Os altos salários da Fórmula 1 voltaram ao centro das discussões, com opiniões divergentes sobre seu impacto no esporte. Enquanto alguns defendem limites, outros acreditam que os pilotos merecem cada valor recebido.

O debate ganhou força por causa do teto de gastos, que hoje engloba praticamente todas as despesas das equipes, mas ainda exclui os salários dos pilotos. Isso levanta questionamentos sobre equilíbrio competitivo e decisões estratégicas dentro das equipes.

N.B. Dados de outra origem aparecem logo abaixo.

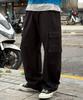 SIGNATURE Half-Banding Curved Cargo Pants [Black]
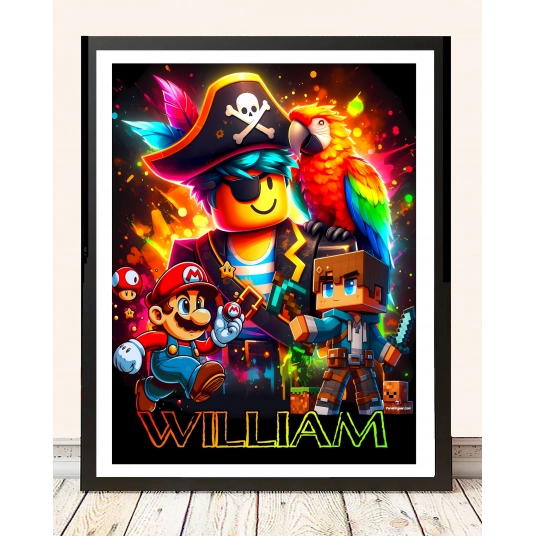 Customized Roblox Poster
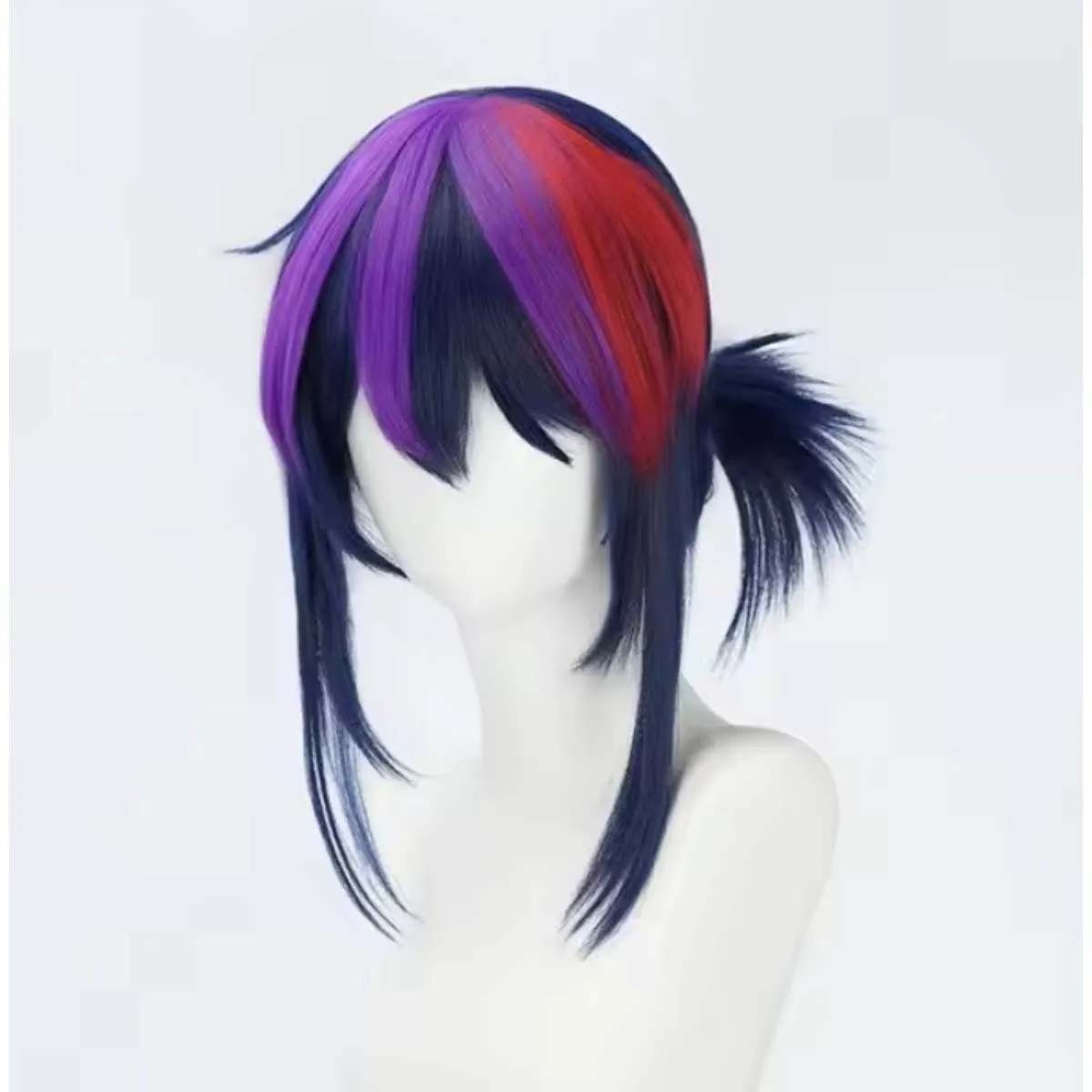 Women Anime Pony Friends Twilight Sparkle Cosplay Blue Purple Mixed Red Hair Wig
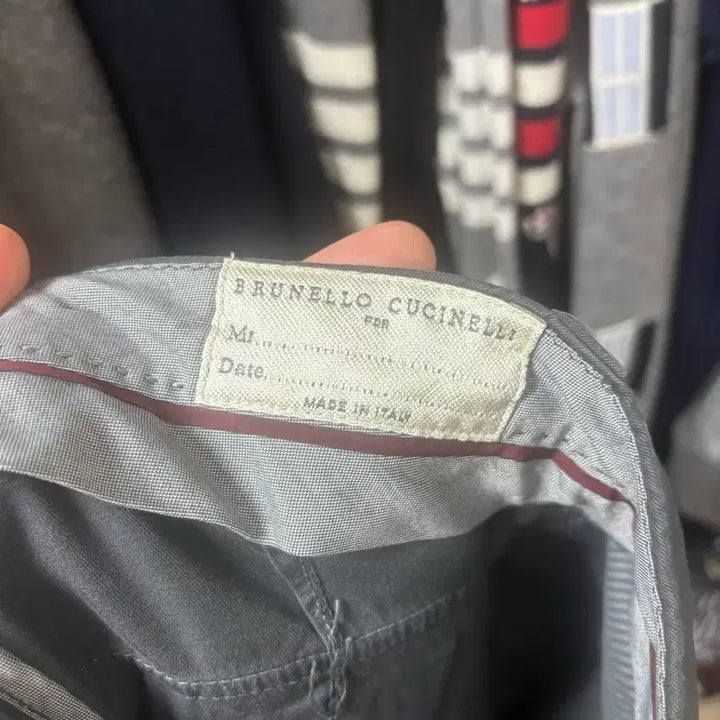 [BUNJANG] Brunello Cucinelli Chino Cotton Casual Pants / 브루넬로 쿠치넬리 매장 정품 치노 코튼 캐주얼 팬츠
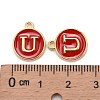 Golden Plated Alloy Enamel Charms LS-ENAM-S118-03U-3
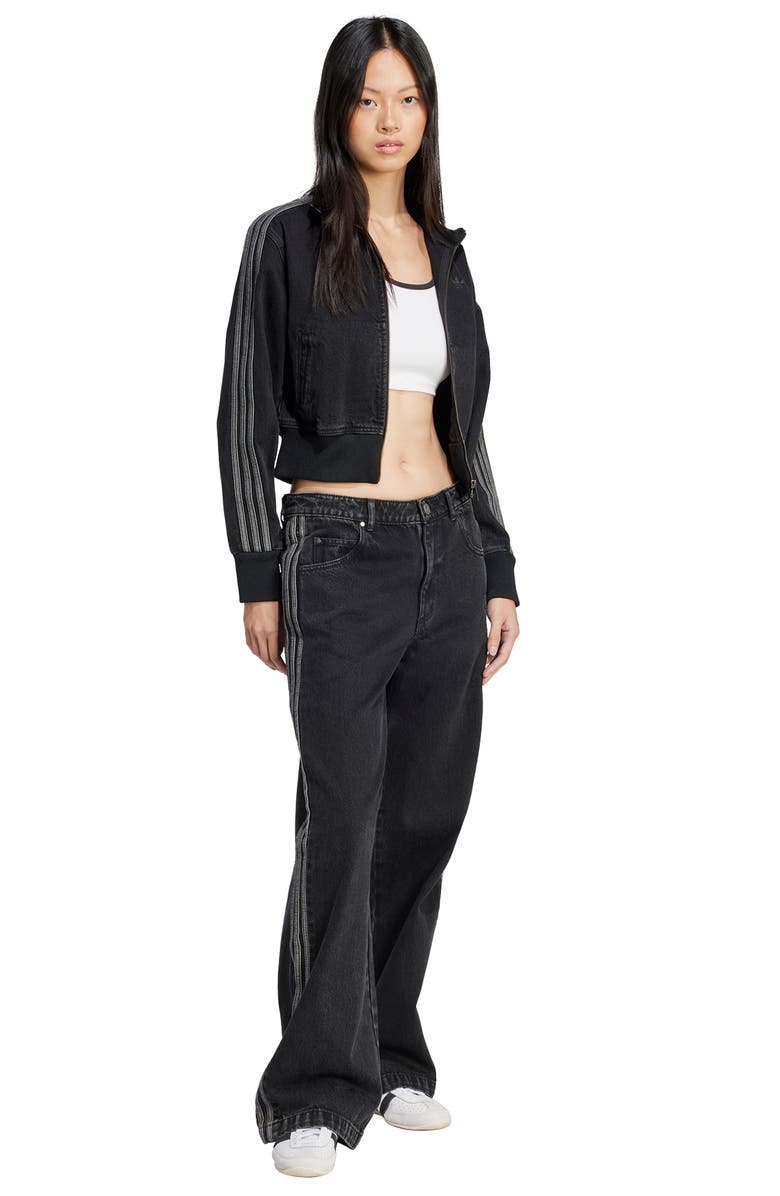 adidas Adicolor Denim Track Jacket, Alternate, color,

Rob Smedley saiu em defesa dos ganhos elevados e comparou a F1 a outros esportes de elite. “Se você olhar para NBA, NFL ou futebol, os melhores atletas recebem salários enormes. É tudo relativo”, afirmou, destacando que os pilotos seguem essa lógica de mercado.

Por outro lado, Otmar Szafnauer acredita que esses valores deveriam entrar no limite orçamentário. Segundo ele, pilotos e atualizações técnicas têm impacto direto no desempenho, o que exigiria uma escolha das equipes. “Um bom piloto pode valer dois décimos por volta, assim como uma atualização pode trazer dois ou três décimos. As equipes deveriam ter que escolher”, explicou.

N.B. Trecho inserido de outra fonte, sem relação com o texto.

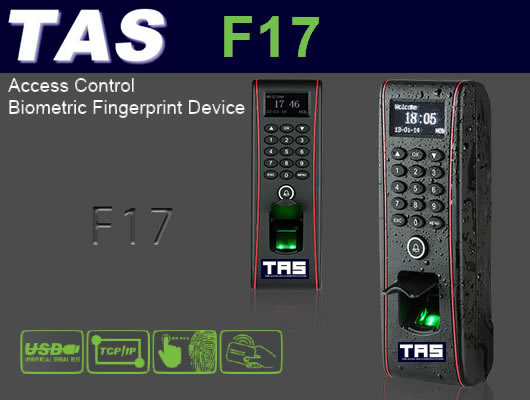 Access control fingerprint reader F17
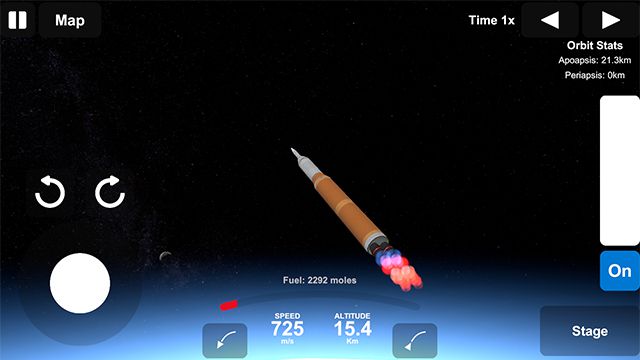 Ellipse: Rocket Simulator Capture d'écran 1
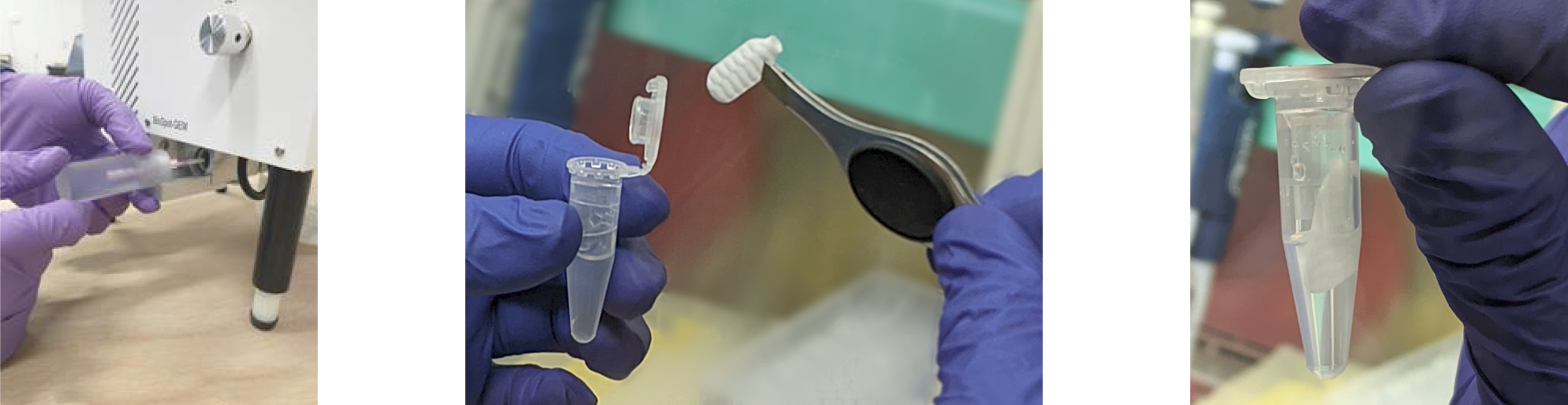 Aerosol Devices BioSPot-GEM process images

Atualmente, os salários variam drasticamente dentro do grid. Lewis Hamilton lidera com cerca de 70 milhões de dólares anuais, seguido por Max Verstappen com 65 milhões, enquanto novatos como Arvid Lindblad aparecem na outra ponta, com valores estimados entre 500 mil e 1 milhão de dólares.

Para Szafnauer, a tendência é que essa diferença aumente ainda mais se os carros ficarem mais equilibrados. Já Smedley concorda com essa visão e reforça que o valor dos pilotos cresce à medida que se tornam o principal diferencial na disputa por vitórias.